Path record contains (null) name for file descriptor operation

[cgzones]

System: Debian sid
Kernel: Linux hostname 5.19.0-1-amd64 #1 SMP PREEMPT_DYNAMIC Debian 5.19.6-1 (2022-09-01) x86_64 GNU/Linux
Auditd: 3.0.9

Triggering a SELinux denial on a file descriptor operation (e.g. fchmod(2)) creates an audit record path field with a name of (null), which probably was formatted to a string from a NULL pointer by glibc.

1. If there is no path (its value is a NULL pointer) shouldn't the whole field be skipped?
2. Shouldn't it be possible to lookup the path for file descriptor operations within the kernel, since it is exported by reading the symlink target of /proc/<PID>/fd/<FD>?
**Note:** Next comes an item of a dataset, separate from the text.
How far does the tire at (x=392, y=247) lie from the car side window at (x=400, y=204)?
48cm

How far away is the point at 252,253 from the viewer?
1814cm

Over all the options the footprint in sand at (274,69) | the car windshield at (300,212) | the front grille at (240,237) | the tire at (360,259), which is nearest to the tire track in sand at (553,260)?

time->Fri Sep  9 17:09:59 2022
type=PROCTITLE msg=audit(1662736199.136:580): proctitle=2F7573722F6C6F63616C2F62696E2F74657374002F6574632F706173737764
type=PATH msg=audit(1662736199.136:580): item=0 name=(null) inode=917101 dev=fe:01 mode=0100644 ouid=0 ogid=0 rdev=00:00 obj=system_u:object_r:conf_t:s0 nametype=NORMAL cap_fp=0 cap_fi=0 cap_fe=0 cap_fver=0 cap_frootid=0
type=CWD msg=audit(1662736199.136:580): cwd="/home/christian"
type=SYSCALL msg=audit(1662736199.136:580): arch=c000003e syscall=91 success=no exit=-13 a0=3 a1=1a0 a2=0 a3=70495e20e660 items=1 ppid=2340 pid=91666 auid=1000 uid=1000 gid=1000 euid=1000 suid=1000 fsuid=1000 egid=1000 sgid=1000 fsgid=1000 tty=pts6 ses=3 comm="test" exe="/usr/local/bin/test" subj=xuser_u:xuser_r:xuser_t:s0 key=(null)
type=AVC msg=audit(1662736199.136:580): avc:  denied  { setattr } for  pid=91666 comm="test" name="passwd" dev="dm-1" ino=917101 scontext=xuser_u:xuser_r:xuser_t:s0 tcontext=system_u:object_r:conf_t:s0 tclass=file permissive=0

type=PROCTITLE msg=audit(09/09/22 17:09:59.136:580) : proctitle=/usr/local/bin/test /etc/passwd 
type=PATH msg=audit(09/09/22 17:09:59.136:580) : item=0 name=(null) inode=917101 dev=fe:01 mode=file,644 ouid=root ogid=root rdev=00:00 obj=system_u:object_r:conf_t:s0 nametype=NORMAL cap_fp=none cap_fi=none cap_fe=0 cap_fver=0 cap_frootid=0 
type=CWD msg=audit(09/09/22 17:09:59.136:580) : cwd=/home/christian 
type=SYSCALL msg=audit(09/09/22 17:09:59.136:580) : arch=x86_64 syscall=fchmod success=no exit=EACCES(Permission denied) a0=0x3 a1=0640 a2=0x0 a3=0x70495e20e660 items=1 ppid=2340 pid=91666 auid=christian uid=christian gid=christian euid=christian suid=christian fsuid=christian egid=christian sgid=christian fsgid=christian tty=pts6 ses=3 comm=test exe=/usr/local/bin/test subj=xuser_u:xuser_r:xuser_t:s0 key=(null) 
type=AVC msg=audit(09/09/22 17:09:59.136:580) : avc:  denied  { setattr } for  pid=91666 comm=test name=passwd dev="dm-1" ino=917101 scontext=xuser_u:xuser_r:xuser_t:s0 tcontext=system_u:object_r:conf_t:s0 tclass=file permissive=0

[stevegrubb]

This would be a kernel issue and not userspace. I tried to transfer it, but I don't have write permission with audit-kernel.

[cgzones]

Closing in favor of linux-audit/audit-kernel#140.